§ **Complete the following**
1. Write out the portion of the Canadian tourism excerpt between "From January to" and "and weaker sales.", inclusive.
2. According to the Canadian tourism excerpt, what source of data does the JEC analysis draw on?
3. Decide whether each statement agrees with the Canadian tourism excerpt, and support each yes or no with a quotation from it: (a) The Joint Economic Committee dates back to 1946. (b) In some border states, the decline in passenger vehicle crossings reached 35%. (c) Maggie Hassan is Ranking Member of the Joint Economic Committee.

§ **Selected excerpt**
A new report shared exclusively with Fortune by the Joint Economic Committee (JEC) – Minority, a congressional standing committee dating back to 1946 responsible for documenting the economic conditions of the U.S., details how a sharp drop in Canadian tourism is hitting every U.S. state along the northern border. The findings come as President Trump has proposed annexing Canada, imposed several rounds of tariffs on Canadian goods, and repeatedly broken off trade talks with Ottawa, contributing to a chill in cross-border travel and spending.

From January to October 2025, the number of passenger vehicles crossing the U.S.-Canada border fell by nearly 20% compared with the same period in 2024, according to the JEC analysis, which draws on U.S. Customs and Border Protection travel statistics. In some border states, the decline reached 27%, a shift that local tourism agencies say is showing up in fewer tourists, more hotel vacancies, and weaker sales.

“Going back for generations, Canadians have visited New Hampshire and many other states along the U.S.-Canada border to see family or friends, stay in our hotels, share a meal at our restaurants, and shop at our stores,” said U.S. Senator Maggie Hassan (D-NH), Ranking Member of the Joint Economic Committee. “However, in the wake of President Trump’s reckless tariffs and needless provocations, fewer and fewer Canadians are making trips to the United States, putting many American businesses in jeopardy and straining the close ties that bind our two nations.”

§ **Entries provided**
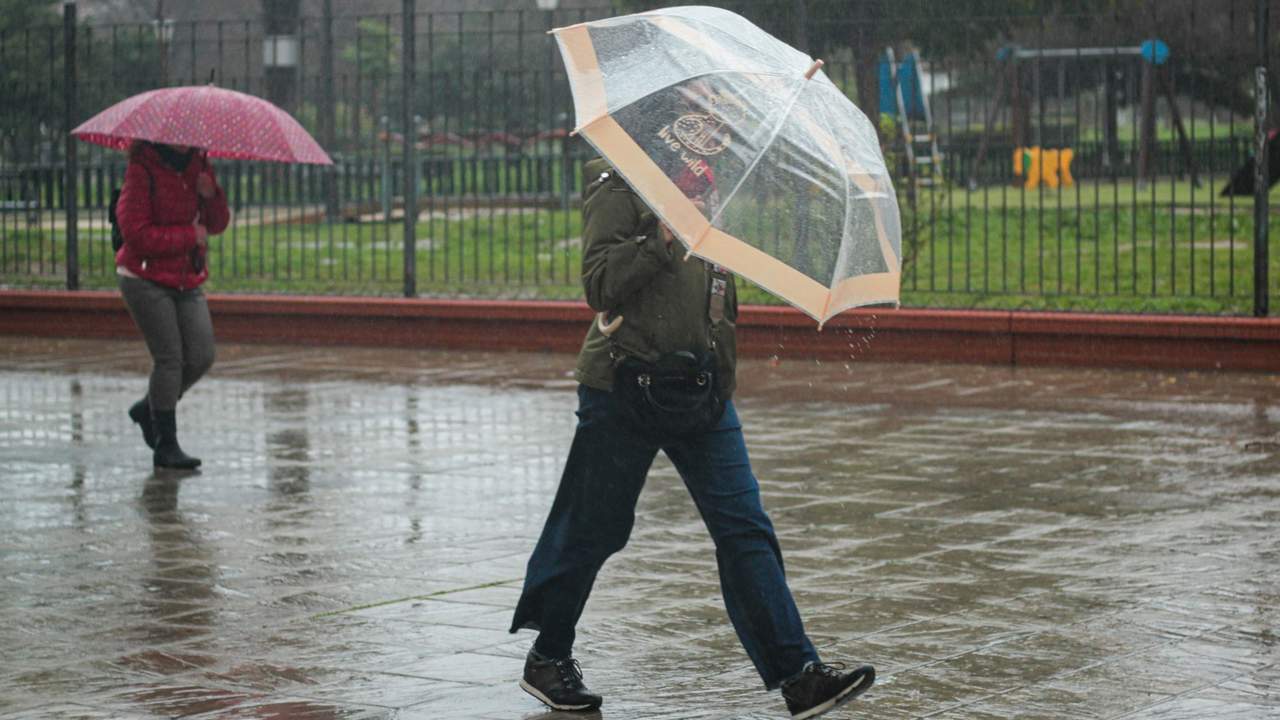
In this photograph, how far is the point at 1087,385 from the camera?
40.3 feet

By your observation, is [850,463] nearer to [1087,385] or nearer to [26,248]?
[1087,385]

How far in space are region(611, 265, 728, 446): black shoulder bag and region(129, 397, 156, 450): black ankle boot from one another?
4989 millimetres

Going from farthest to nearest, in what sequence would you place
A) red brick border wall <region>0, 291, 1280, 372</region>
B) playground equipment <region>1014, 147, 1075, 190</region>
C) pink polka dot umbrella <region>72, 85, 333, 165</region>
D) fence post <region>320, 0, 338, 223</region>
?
1. playground equipment <region>1014, 147, 1075, 190</region>
2. fence post <region>320, 0, 338, 223</region>
3. red brick border wall <region>0, 291, 1280, 372</region>
4. pink polka dot umbrella <region>72, 85, 333, 165</region>

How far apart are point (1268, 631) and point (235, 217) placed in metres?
11.6

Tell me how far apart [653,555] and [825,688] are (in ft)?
7.94

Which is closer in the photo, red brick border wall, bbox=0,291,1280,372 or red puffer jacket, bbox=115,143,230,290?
red puffer jacket, bbox=115,143,230,290

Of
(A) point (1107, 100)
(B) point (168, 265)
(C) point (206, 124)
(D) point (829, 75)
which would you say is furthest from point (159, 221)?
(A) point (1107, 100)

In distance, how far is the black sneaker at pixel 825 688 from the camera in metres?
4.91

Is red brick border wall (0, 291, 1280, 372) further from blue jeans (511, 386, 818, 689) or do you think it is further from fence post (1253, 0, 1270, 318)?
blue jeans (511, 386, 818, 689)

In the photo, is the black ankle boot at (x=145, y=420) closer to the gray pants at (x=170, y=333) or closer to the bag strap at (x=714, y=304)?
the gray pants at (x=170, y=333)

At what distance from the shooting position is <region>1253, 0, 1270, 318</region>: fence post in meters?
12.7

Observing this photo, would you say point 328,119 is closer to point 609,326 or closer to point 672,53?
point 609,326

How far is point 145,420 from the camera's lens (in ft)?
31.9

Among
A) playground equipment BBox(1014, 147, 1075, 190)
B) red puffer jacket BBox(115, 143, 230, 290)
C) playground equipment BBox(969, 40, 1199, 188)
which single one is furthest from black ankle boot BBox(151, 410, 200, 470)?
playground equipment BBox(1014, 147, 1075, 190)
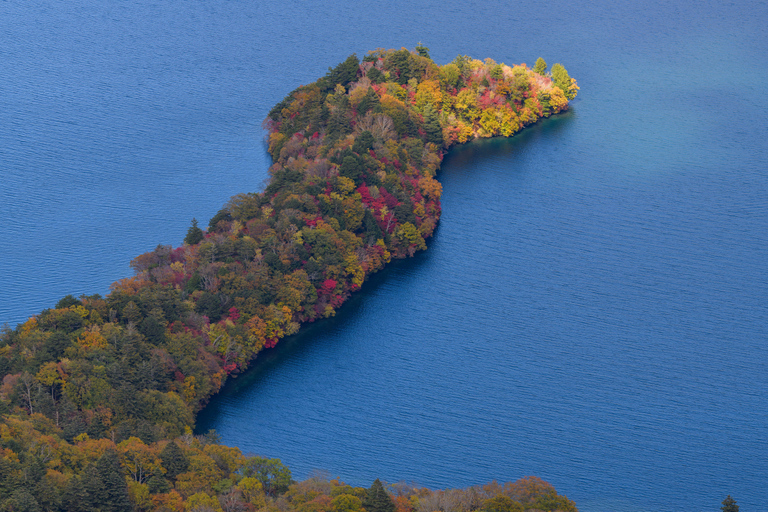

§ **Responses to the exercise**
1.
From January to October 2025, the number of passenger vehicles crossing the U.S.-Canada border fell by nearly 20% compared with the same period in 2024, according to the JEC analysis, which draws on U.S. Customs and Border Protection travel statistics. In some border states, the decline reached 27%, a shift that local tourism agencies say is showing up in fewer tourists, more hotel vacancies, and weaker sales.

2. U.S. Customs and Border Protection travel statistics.

3.
(a) Yes: "a congressional standing committee dating back to 1946"
(b) No: "In some border states, the decline reached 27%"
(c) Yes: "U.S. Senator Maggie Hassan (D-NH), Ranking Member of the Joint Economic Committee"